[Spatial questions about scenes]
○ ○ ○ ○ ○ ○ ○

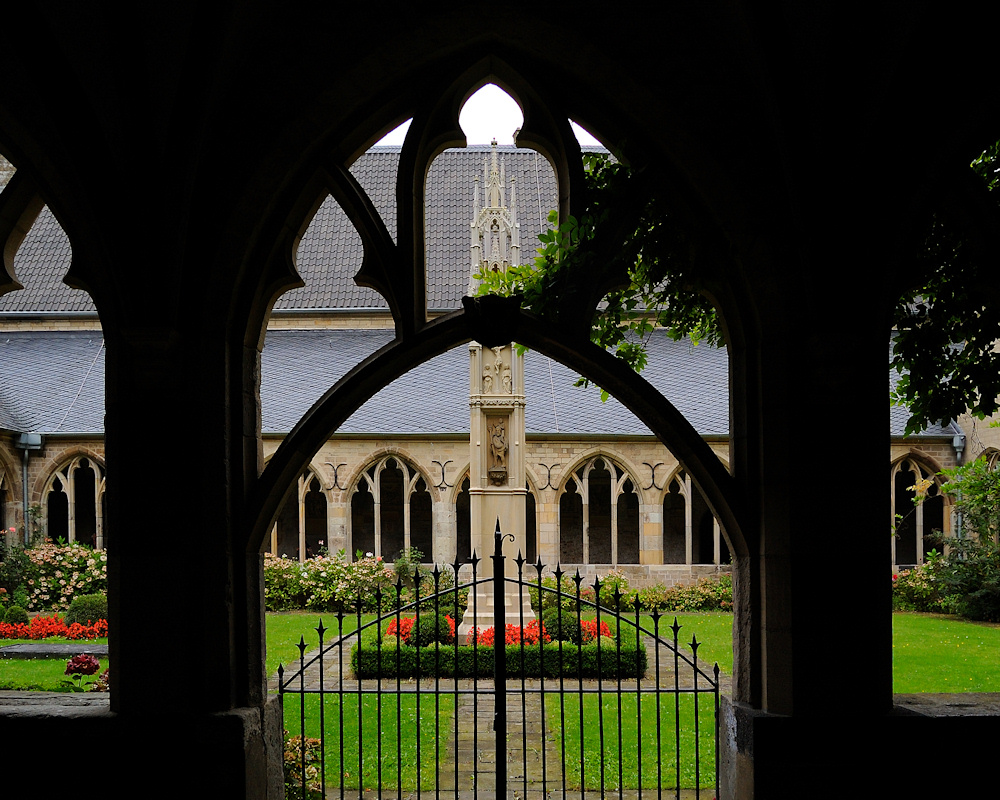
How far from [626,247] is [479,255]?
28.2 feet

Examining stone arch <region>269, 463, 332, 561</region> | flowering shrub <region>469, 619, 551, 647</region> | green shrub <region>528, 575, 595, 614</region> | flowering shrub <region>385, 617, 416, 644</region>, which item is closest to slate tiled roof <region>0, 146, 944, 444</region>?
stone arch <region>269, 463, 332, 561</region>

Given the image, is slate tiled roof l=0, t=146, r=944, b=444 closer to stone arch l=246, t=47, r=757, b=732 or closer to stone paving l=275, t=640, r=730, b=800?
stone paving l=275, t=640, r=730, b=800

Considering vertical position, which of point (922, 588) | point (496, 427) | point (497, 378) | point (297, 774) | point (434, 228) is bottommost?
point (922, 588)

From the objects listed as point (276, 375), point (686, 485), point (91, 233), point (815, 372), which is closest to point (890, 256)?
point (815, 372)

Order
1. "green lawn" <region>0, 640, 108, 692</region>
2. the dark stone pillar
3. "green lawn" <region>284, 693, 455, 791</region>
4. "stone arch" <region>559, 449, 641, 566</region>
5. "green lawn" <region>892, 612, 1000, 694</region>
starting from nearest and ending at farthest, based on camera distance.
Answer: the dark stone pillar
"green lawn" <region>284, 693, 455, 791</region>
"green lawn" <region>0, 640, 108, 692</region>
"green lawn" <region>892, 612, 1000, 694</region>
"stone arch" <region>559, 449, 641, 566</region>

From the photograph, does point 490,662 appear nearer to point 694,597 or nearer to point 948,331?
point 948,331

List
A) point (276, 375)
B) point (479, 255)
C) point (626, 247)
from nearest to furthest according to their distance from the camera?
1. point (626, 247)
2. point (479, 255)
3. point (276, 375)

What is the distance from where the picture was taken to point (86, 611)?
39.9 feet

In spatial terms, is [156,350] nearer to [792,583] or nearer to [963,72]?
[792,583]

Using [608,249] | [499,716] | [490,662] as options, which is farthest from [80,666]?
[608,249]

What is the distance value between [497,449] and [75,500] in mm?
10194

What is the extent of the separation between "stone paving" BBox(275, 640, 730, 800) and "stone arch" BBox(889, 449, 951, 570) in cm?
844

○ ○ ○ ○ ○ ○ ○

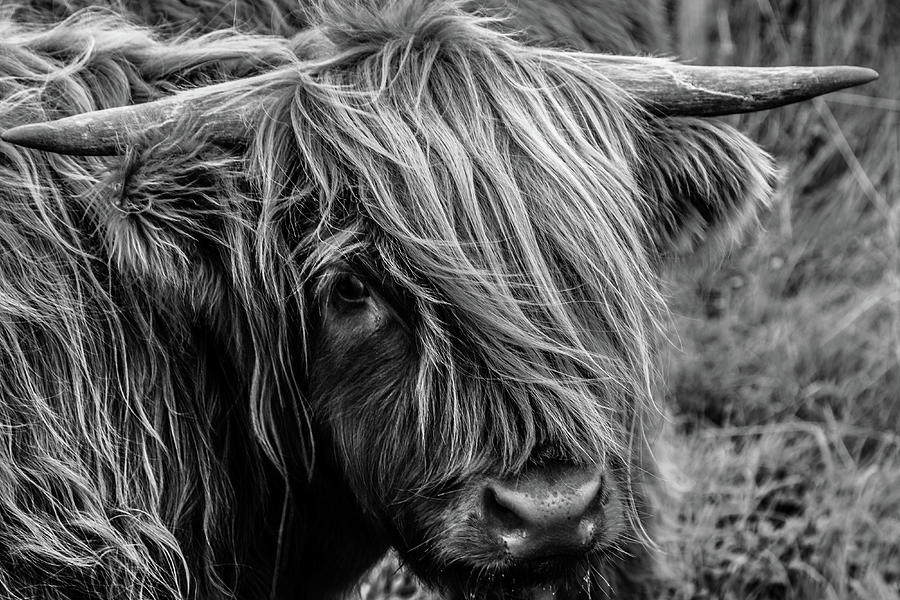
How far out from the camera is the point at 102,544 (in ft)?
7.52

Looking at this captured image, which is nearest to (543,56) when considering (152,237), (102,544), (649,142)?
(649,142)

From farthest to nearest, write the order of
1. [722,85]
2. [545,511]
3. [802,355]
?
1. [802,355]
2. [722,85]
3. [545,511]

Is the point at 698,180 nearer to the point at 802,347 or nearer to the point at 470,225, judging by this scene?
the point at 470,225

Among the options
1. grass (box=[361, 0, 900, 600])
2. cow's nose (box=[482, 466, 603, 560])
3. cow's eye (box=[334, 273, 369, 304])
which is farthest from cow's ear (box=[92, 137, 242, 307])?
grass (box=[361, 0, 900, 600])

○ ○ ○ ○ ○ ○ ○

● Aim of the task
Show every line of the material above that contains the string "between". Case counts.

● Completed task
What is the distance value between [497,449] and [75,500] in mm?
What is the extent of the separation between "stone paving" BBox(275, 640, 730, 800) and "stone arch" BBox(889, 449, 951, 570) in cm?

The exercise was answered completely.